Jillian was escorted by Will Chaney. Serving on her court were: Samantha Bast and Jacob Gaydos, Ashlynn Caballero and William Olivarez, Natalie Carrasco and Garrett Bosquez, Alyssa Dickson and and James Evans, Summer Dinscore and Dillon Stobbs, Cassidy Fernandez and Seth Garcia, Cassie Fullenwider and Johnny Joe Criado Jr., Sophia Herrera and Bronson Bandy, Kaye Hubert and Noah Finkel, Kyla Llamas and Robert Lopez, Holli Morgan and Rustin Tuttle, Ysabella Olivarez and John Lopez, Blair Rankin and Keagan Downs and Jodie Shearrer and Jerrell Mitchell.
Princess and Prince were Delanee Olivarri and Andrew Spiegel.
The girls on the court wore gowns in royal blue, which is the color of Jillian’s birthstone, sapphire.
A reception followed at the American Legion Hall in Jourdanton with a dinner and presentation of the gifts that were blessed at the church. After the grand march and introduction of each couple, Jillian sat in the middle of her friends, as each gift was then placed on her by the sponsors. The sponsors are another part of quinceañera tradition, with friends and family being part of the celebration.
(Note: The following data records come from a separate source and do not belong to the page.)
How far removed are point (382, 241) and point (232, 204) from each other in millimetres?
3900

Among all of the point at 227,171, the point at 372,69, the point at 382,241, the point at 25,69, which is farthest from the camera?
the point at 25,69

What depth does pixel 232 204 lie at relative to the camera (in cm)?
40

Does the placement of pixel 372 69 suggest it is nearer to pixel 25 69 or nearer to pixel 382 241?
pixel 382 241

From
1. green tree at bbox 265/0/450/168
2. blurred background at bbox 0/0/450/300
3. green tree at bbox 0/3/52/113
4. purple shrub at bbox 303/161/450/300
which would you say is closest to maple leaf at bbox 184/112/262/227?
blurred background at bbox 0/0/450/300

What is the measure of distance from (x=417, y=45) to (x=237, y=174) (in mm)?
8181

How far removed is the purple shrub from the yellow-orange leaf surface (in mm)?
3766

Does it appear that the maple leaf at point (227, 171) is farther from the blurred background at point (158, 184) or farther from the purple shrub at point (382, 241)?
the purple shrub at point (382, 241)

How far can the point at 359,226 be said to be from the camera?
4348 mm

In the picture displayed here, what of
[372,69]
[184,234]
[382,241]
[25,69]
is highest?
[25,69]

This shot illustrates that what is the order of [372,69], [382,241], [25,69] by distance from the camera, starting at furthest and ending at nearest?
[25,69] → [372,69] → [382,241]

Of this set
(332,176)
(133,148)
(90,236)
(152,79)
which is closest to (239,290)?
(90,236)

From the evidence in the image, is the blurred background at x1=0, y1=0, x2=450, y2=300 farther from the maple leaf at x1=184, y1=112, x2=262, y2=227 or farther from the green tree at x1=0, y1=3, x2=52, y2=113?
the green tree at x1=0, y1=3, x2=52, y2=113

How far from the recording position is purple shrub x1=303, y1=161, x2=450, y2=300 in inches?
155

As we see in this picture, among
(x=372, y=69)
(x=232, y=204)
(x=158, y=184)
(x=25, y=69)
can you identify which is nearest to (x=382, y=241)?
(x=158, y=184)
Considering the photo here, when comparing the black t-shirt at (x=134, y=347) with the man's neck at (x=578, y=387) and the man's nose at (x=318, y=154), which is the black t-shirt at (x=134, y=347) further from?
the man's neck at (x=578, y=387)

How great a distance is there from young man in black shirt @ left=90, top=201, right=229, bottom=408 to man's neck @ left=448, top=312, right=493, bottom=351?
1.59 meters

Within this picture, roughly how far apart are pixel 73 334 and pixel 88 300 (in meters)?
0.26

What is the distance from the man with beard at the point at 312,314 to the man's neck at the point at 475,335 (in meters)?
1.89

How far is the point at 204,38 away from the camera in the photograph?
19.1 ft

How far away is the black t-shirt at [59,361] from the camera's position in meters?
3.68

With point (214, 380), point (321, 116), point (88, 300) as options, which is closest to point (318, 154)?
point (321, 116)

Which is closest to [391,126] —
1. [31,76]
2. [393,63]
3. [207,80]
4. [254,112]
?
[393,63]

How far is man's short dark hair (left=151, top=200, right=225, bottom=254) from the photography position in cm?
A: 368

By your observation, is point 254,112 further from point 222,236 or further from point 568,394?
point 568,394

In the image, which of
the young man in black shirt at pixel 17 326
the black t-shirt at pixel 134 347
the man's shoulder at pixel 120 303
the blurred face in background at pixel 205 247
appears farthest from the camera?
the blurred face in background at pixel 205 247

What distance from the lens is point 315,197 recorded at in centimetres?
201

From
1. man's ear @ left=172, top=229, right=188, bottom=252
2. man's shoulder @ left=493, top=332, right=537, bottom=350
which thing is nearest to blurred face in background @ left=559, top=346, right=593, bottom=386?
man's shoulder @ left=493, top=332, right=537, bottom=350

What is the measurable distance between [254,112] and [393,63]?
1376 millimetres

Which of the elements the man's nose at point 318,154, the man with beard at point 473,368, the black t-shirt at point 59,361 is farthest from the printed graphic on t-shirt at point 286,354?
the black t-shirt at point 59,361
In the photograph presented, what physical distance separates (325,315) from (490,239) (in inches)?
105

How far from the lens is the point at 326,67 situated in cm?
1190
Jillian’s sponsors were: dress- Gilbert and Anna Rodriguez, crown- Jose and Rose Mary Castillo, necklace- David De La O, ring- Bennie and Kristen Spiegel, earrings- Mike and Nancy Olivarri, bracelet- Joseph and Veronica Olivarri, Rosary and Bible- Jerry Olivarri, cake- Jackie Castillo and Cynthia Castillo, invitations- Bennie and Kristen Spiegel, photographer- Chris and Jamie Williams and John and Melissa Camacho; food- Daniel and Delia Guereca, Tomasa Olivarri, Charles and Gloria Mejia, Robert and Genesta Ochoa and Johnnie Mejia; music- Angel and Virginia Valdez, John and Jennifer Rosales, Ray and Sonya Tijerina, Emika Chapa and David and Marisa Douglas; hall- Tim and Terri Carpenter, Juan and Sonya Sizemore, Jeff and Shannon Chicoine, Sherry Garner, Keith and Amy DeAtley.
Jillian wore a white, princess style gown with a bodice adorned with white and silver sequins and beading. The tulle skirt was dotted with sequins to catch the light.
Jillian was also presented with a new pair of royal blue high heel shoes, to replace the white Vans she wore earlier. The changing of the shoes symbolizes Jillian’s departure from childhood and emergence into adulthood.
Jillian’s dance, another traditional and fun part of quinceañeras, began with the father/daughter dance to “My Little Girl” by Tim McGraw. For the mother/daughter dance, they danced as Jillian’s cousin Ysabella Olivarez sang Taylor Swift’s song “Fifteen.” Her cousin’s singing was a surprise.
The entire court then performed a traditional waltz to Kelly Clarkson’s “Break Away.” Guests also enjoyed three more choreographed dances: a boy’s dance, cumbia and girl’s dance. Songs were “Best Song Ever” by One Direction, “Boom Boom” by Kumbia Kings and “Roar” by Katy Perry.
“I really liked the dancing part, because all of my friends were dancing the whole time. I felt like they had a really good time,” said Jillian.
Added her mother, “She has such a good group of guy and girl friends. Her group of friends is another blessing in her life.”
Gilbert Olivarri’s favorite parts were the church service and the father/daughter dance.
“The highlight of the night for me was the dance I had with her. That is when everything just hit me,” said Gilbert.
Their youngest daughter, 11-year old Delanee, also wants a quinceañera. The Olivarris feel more prepared for the next one, now that they know what to expect and how much to budget.
Jillian’s mom ended by expressing the importance of such traditions.
“It was more emotional than I thought it was going to be. It was beautiful for the kids to see, even for those who aren’t Catholic. It was a good explanation and depiction of the quince mass and celebration.
She added, “Nowadays kids are so exposed to materialistic things on TV like My Super Sweet 16, and they get a false idea about what to expect at their parties. It is not all about the fanfare and who can be the most outrageous. There is a special meaning behind the quinceañera and the gifts involved.”
As her father Gilbert said, “It is about family and friends coming together to celebrate the transition in a young girl’s life in a very special way.”